For step 2, there will be a component to determine whether two topologies are "upgrade compatible"; the first iterations, which will be delivered as part of this KLIP, will only allow for the most basic upgrades:
- Any transparent upgrade will be supported
- Any data selection upgrade will be supported
- Schema evolution upgrades will be supported on simple and stateful queries, but it will be
communicated that the users will not get
backfill
orordered
properties for stateful. - Source modifying upgrades will not be supported
- Topology changes will not be supported
Note that Schema Evolution compatibility is defined by the limitations of the serialization format that is used with the added restrictions against removing fields and changing types to ensure referential integrity of ksqlDB tables. This way, downstream query output schemas willn not be affected by upstream schema evolution.
There are currently discussions that discuss how to expand the support of some of these upgrades, but we believe there is value in supporting the limitted set described above.
For step 4, we need to be able to generate queryIDs differently for CREATE OR REPLACE
statements
than for others (i.e. it shouldn't just be the offset of the command, but rather the same queryID
as the original query.) One simple way to implement this is to allow the queryID to be specified
in the command topic. Since the engine receiving the request has a complete view of the engine
metadata, it can determine the queryID to enqueue onto the command topic.
Insert into can eventually be replaced with UNION
as proposed in KLIP-17,
but that must happen in lock-step with this proposal. At first, we will support CREATE OR REPLACE
and INSERT INTO
. Then, we will add support for UNION
, allowing us to model consecutive INSERT INTO
statements as replacing unions with larger unions (essentially adding an extra source to the union).

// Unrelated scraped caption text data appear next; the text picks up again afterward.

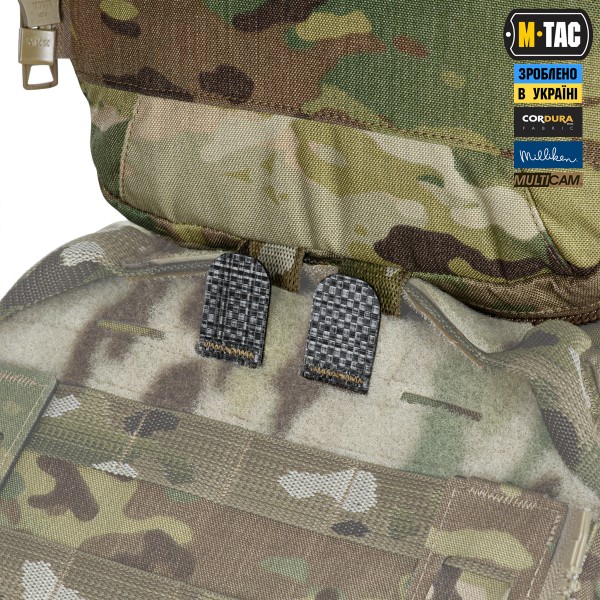 M-Tac подсумок Modular Assault Pack Elite Multicam - 10388008 M-Tac подсумок Modular Assault Pack Elite Multicam - 10388008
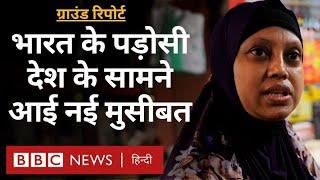 Bangladesh में नई सरकार के बाद कितने बदले हालात, लोग किस बात से हैं परेशान?  (BBC Hindi)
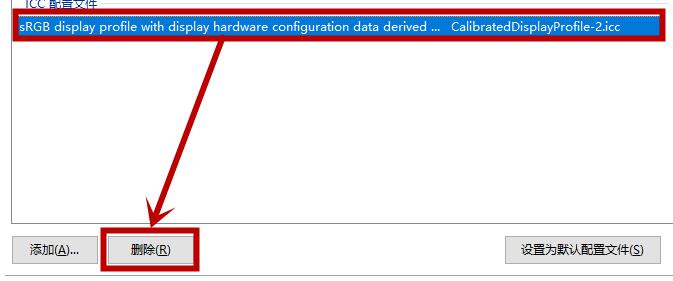 Win10屏幕变黄应该怎么办?Win10屏幕变黄的解决方法
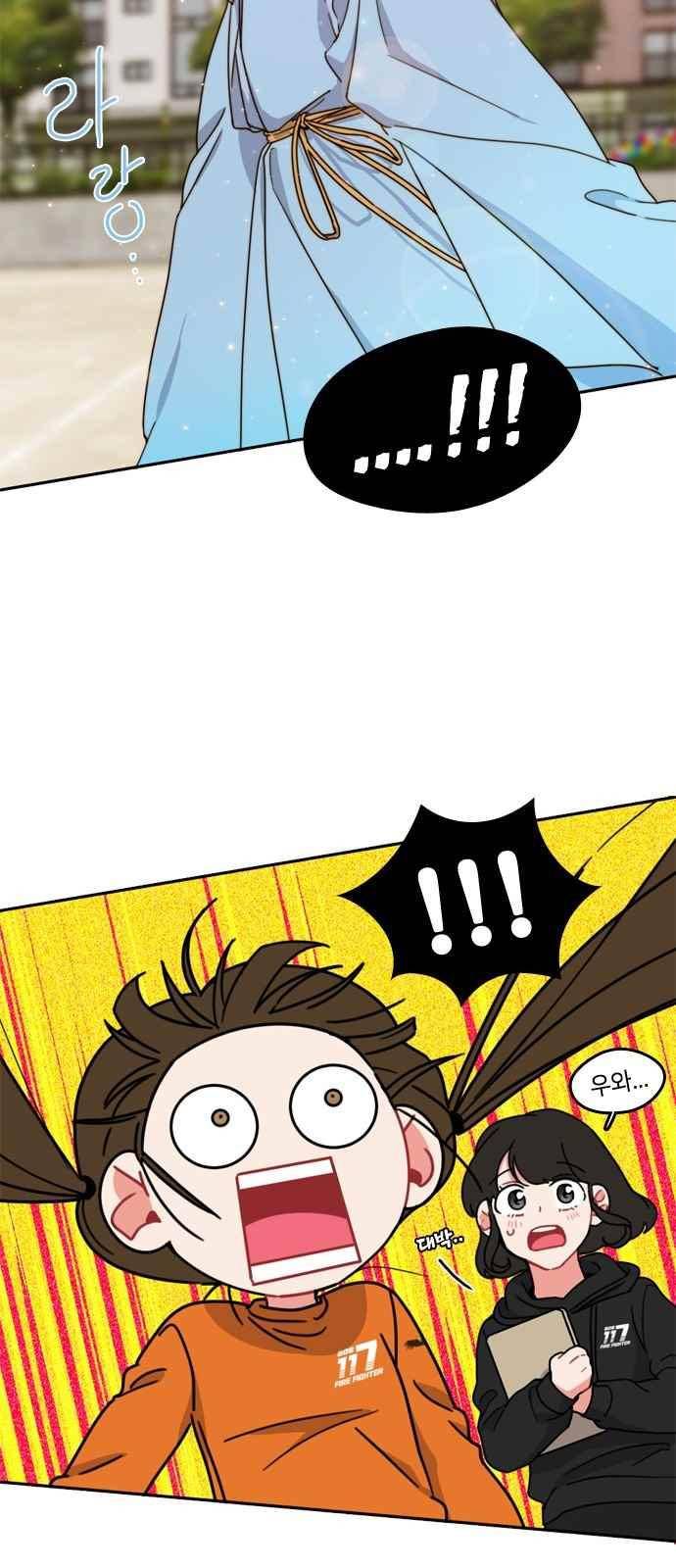 이것도 친구라고 67화 12
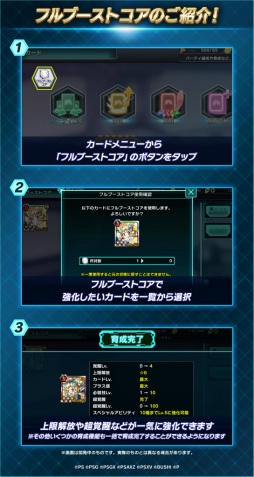 画像ギャラリー No.005のサムネイル画像 / 「戦姫絶唱シンフォギアXD」新章“あしたのヒカリ編　第1章”の配信を開始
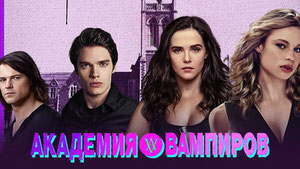 Академия вампиров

The approach for that will require a slight modification to the four steps outlined in the design
section above.
QTT tests will be expanded to augmented to support interleaving statements with events. For example:
{
"statements": [
[
"CREATE STREAM foo (col1 int, col2 int) ...;",
"CREATE STREAM bar AS SELECT col1 FROM foo;"
],
["CREATE OR REPLACE STREAM bar AS SELECT col1, col2 FROM foo;"]
],
"inputs": [
[{"topic": "foo", "value": {"col1": 1, "col2": 1}}],
[{"topic": "foo", "value": {"col1": 2, "col2": 2}}]
],
"outputs": [
{"topic": "bar", "value": {"col1": 1}},
{"topic": "bar", "value": {"col1": 2, "col2": 2}}
]
}
The test would execute in the following order:
- Issue the first two statements
- Issue the first input
- Issue the third statement
- Issue the second input
- Ensure output
This can be done in a backwards compatible way and without changing any existing QTT test file
by utilizing DeserializationFeature.ACCEPT_SINGLE_VALUE_AS_ARRAY
.
The documentation entries for CREATE STREAM AS SELECT
and CREATE TABLE AS SELECT
to encompass
the new syntax addition. For example:
CREATE [OR REPLACE] TABLE table_name
[WITH ( property_name = expression [, ...] )]
AS SELECT select_expr [, ...]
FROM from_item
[ LEFT | FULL | INNER ] JOIN join_table ON join_criteria
[ WINDOW window_expression ]
[ WHERE condition ]
[ GROUP BY grouping_expression ]
[ HAVING having_expression ]
EMIT CHANGES;
Additionally, we will link to a new documentation which describes the limitations in terms of the query characteristics listed above.
If source_name
exists, this statement is identical to the corresponding CREATE AS SELECT
statement. Otherwise, this statement will replace the existing source with the new query and
begin with the same offsets that the previous existing query was at.
This statement will fail if the upgrade is incompatible, or if the source does not support upgrades.